This thread has been locked.

If you have a related question, please click the "Ask a related question" button in the top right corner. The newly created question will be automatically linked to this question.

OMP threadprivate ignored?

Hi,

When running the following code on my EVM6678 using the "new" OMP-Runtime and the 7.4.1 cgt, I get the following output:


#pragma omp threadprivate(esvPrfLastStop)
static long long esvPrfLastStop = 0;

void main()
{
    int i;
    #pragma omp parallel for
    for(i=0; i < 2; i++) {
        printf("Value is: %lld, address: %x \n", esvPrfLastStop, &esvPrfLastStop);
    }
}


[C66xx_0] Value is: 2, address: 82000248
[C66xx_1] Value is: 2, address: 82000248

It seems the final openmp runtime + cgt-7.4 ignore the threadprivate pragma and locate the variable in shared DDR3 memory using the vm6678_ddr platform.

When, however using cgt-7.4.0B2 and the beta-openmp runtime, I get the threadprivate variable located in L2SRAM as expected:


[C66xx_0] Value is: 3546716855134859842, address: 82bc48
[C66xx_1] Value is: 3546716855134859842, address: 82bc48

I've uploaded a self-containing testcase here: 1325.ThreadprivateTest.zip

Is this a problem with my setup, or a bug in the OMP runtime?

Thanks, Clemens

  • Clemens,

    This is not a problem with your setup or a bug - it's a change in behavior in the compiler/runtime. Previous versions of OpenMP implemented threadprivate by mapping such variables to L2SRAM. This approach fails when the threadprivate section is large or if there is more than one OpenMP thread per core. The current OpenMP runtime implements threadprivate by allocating memory for each thread during thread startup. This allocation is done out of the shared region specified for HeapOMP in the configuration file.

    Ajay

  • Hi Ajay,

    Thanks for the clarification regarding memory placement.

    However what I still don't understand is why both threads actually share the *same* memory location, although its annotated as threadprivate.
    As you can see in the output of the program run, for both threads esvPrfLastStop is located at 8200024 and it also behaves like a shared variable.
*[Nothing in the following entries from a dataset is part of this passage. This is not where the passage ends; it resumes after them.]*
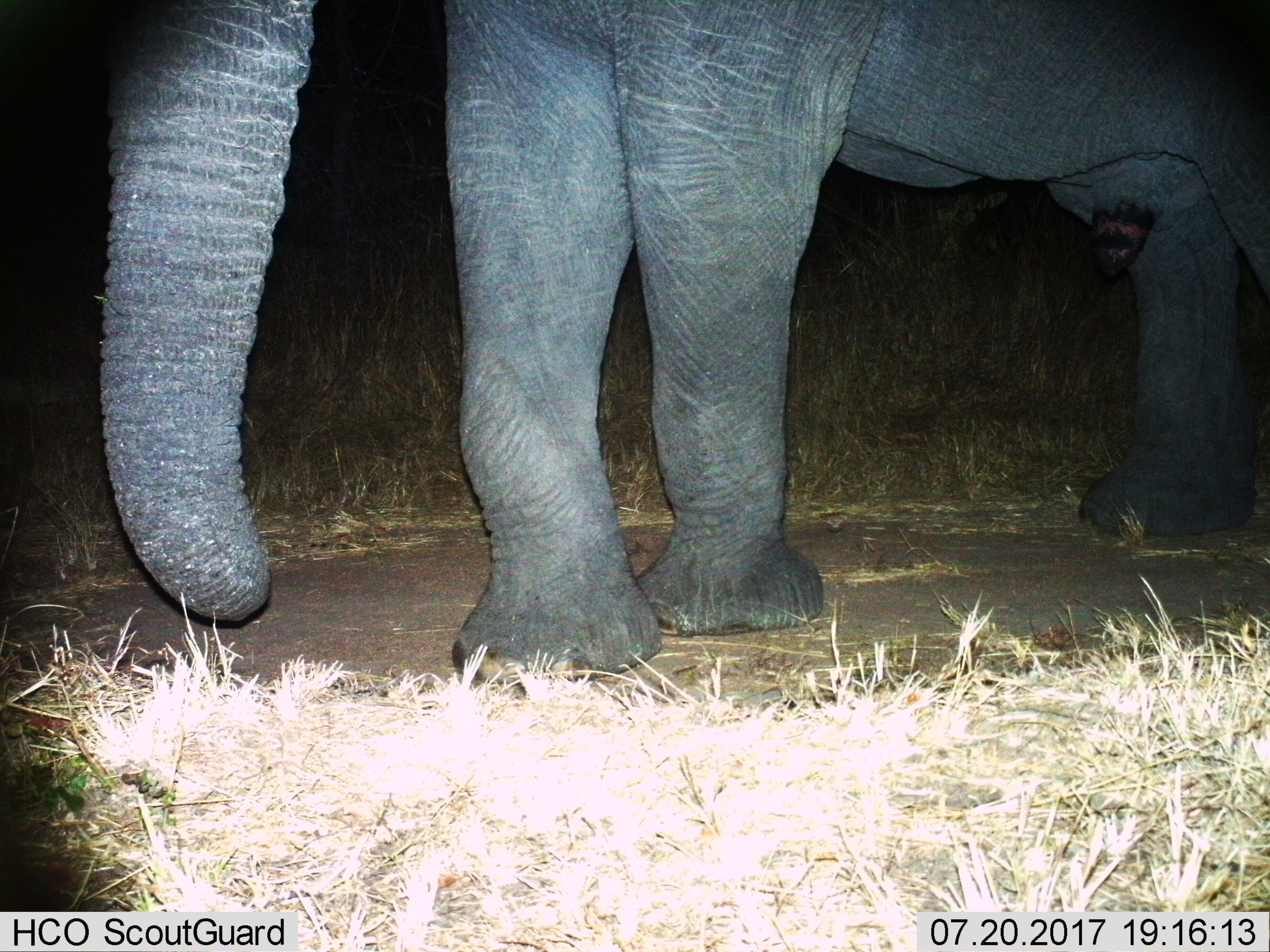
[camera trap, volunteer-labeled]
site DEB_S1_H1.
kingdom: Animalia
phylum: Chordata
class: Mammalia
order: Proboscidea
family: Elephantidae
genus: Loxodonta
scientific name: Loxodonta africana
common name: african bush elephant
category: elephant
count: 1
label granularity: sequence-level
    When executing the same code on my linux machine with gcc, for both threads the variable is located at a different adress and therefor what I understand under "private":

    [
    ce@localhost ~]$ ./omp
    Value is: 0, address: 84e65778
    Value is: 0, address: 84e646f8

    Thanks, Clemens

  • Clemens,

    Noticed that your config file does not enable caching or write-through for the memory range used by the application heap:

    // Enable Cache Write-back for HEAPOMP
    var Cache        = xdc.useModule('ti.sysbios.family.c66.Cache');
    Cache.setMarMeta(0x80000000, 0x20000000, 0);

    Since the shared region containing the application heap enables the cache (via  cacheEnable: true) this line should instead be:

    Cache.setMarMeta(0x80000000, 0x20000000, Cache.PC | Cache.WTE)
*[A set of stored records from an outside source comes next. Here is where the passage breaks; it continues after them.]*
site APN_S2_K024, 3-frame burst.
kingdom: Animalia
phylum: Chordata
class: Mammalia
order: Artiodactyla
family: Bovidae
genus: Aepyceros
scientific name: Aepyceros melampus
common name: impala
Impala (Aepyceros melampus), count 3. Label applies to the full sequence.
    Another potential reason you're seeing invalid addresses for threadprivate:

    Threadprivate support relies on a function, __c6xabi_get_tp() – this function returns a pointer to a thread’s thread private storage. There is a weak definition of this function in the C6000 runtime and a definition in the OpenMP runtime. By default, the definition of __c6xabi_get_tp used depends on the order in which objects and libraries are specified on the command line. With CCS, the order is:

     -l"./configPkg/linker.cmd"  "./omp_matvec.obj" -l"libc.a"
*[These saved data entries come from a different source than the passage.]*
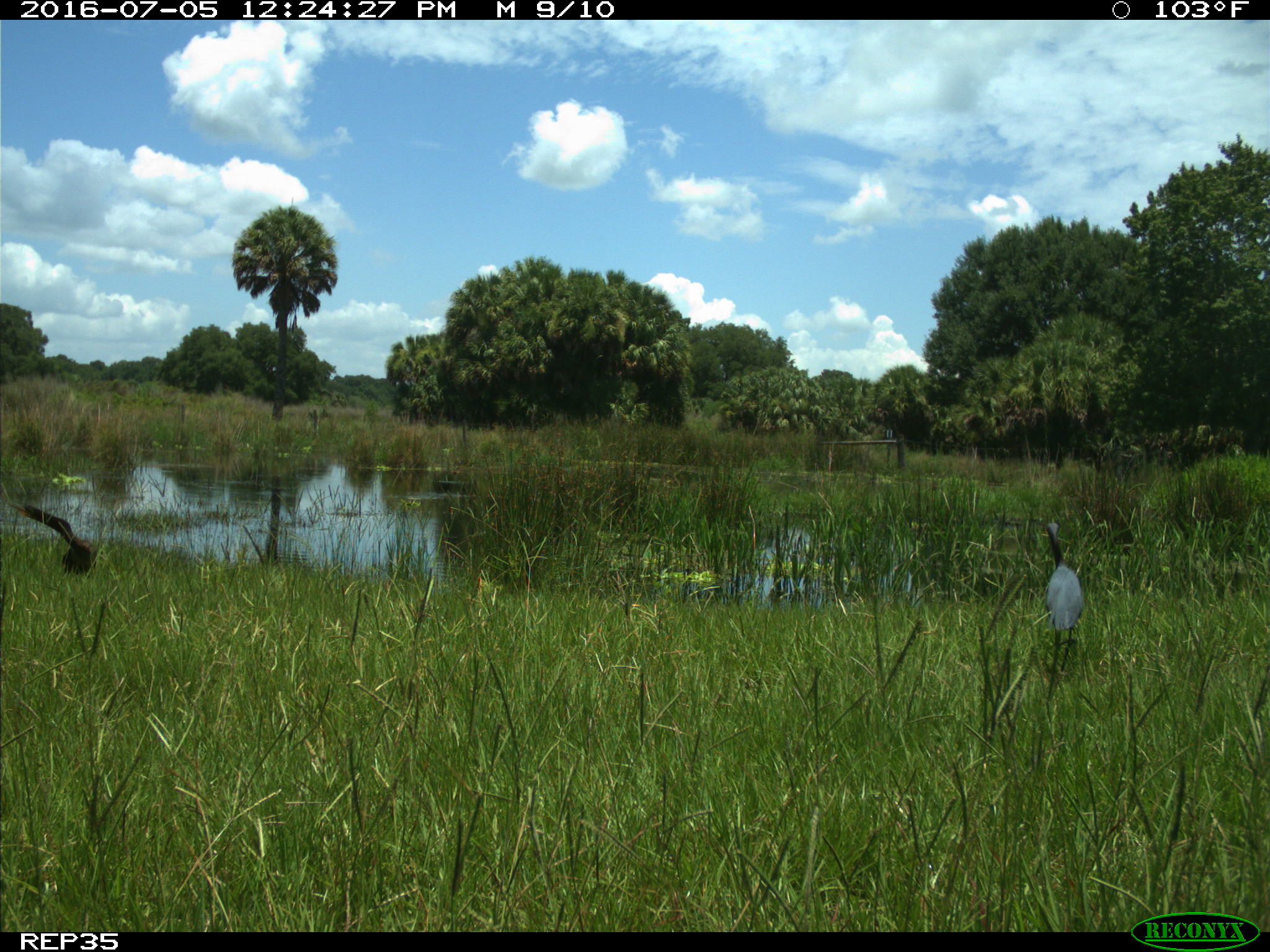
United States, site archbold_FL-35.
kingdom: Animalia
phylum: Chordata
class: Aves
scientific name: Aves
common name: birds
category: unidentified bird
     This resulted in the call to __c6xabi_get_tp() from omp_matvec.obj to be resolved against the incorrect definition in the rts6600_elf_mt.lib (via libc.a).

    Specifying ‘--priority’ forces the linker to resolve references using the order of libraries/objects specified on the command line. This results in the call to __c6xabi_get_tp being resolved against the definition from the OpenMP runtime library specified in configPkg/linker.cmd.

    The '--priority' option can be enabled via [Project Properties] -> CCS Build -> C6000 Linker -> File Search Path

    Ajay

  • Hi Ajay,

    Thanks for the in-depth analysis and explanation of my  thread-private issue, I'll validate setting linker priority tomorrow.
    Also thanks for pointing out the mis-configuration regarding caching, I disabled it intentionally to make sure I am not running into some edge-cache case.

    In the meantime I worked the issue by locating the data-structures that should be threadprivate in L2SRAM.

    Thanks, Clemens

  • Just verified today, that it was indeed the linker-problem you mentioned.

    Linking with --priority does resolve the issue, and each threadprivate-annotated variable is assigned its own, private memory location.

    Thanks a lot, Clemens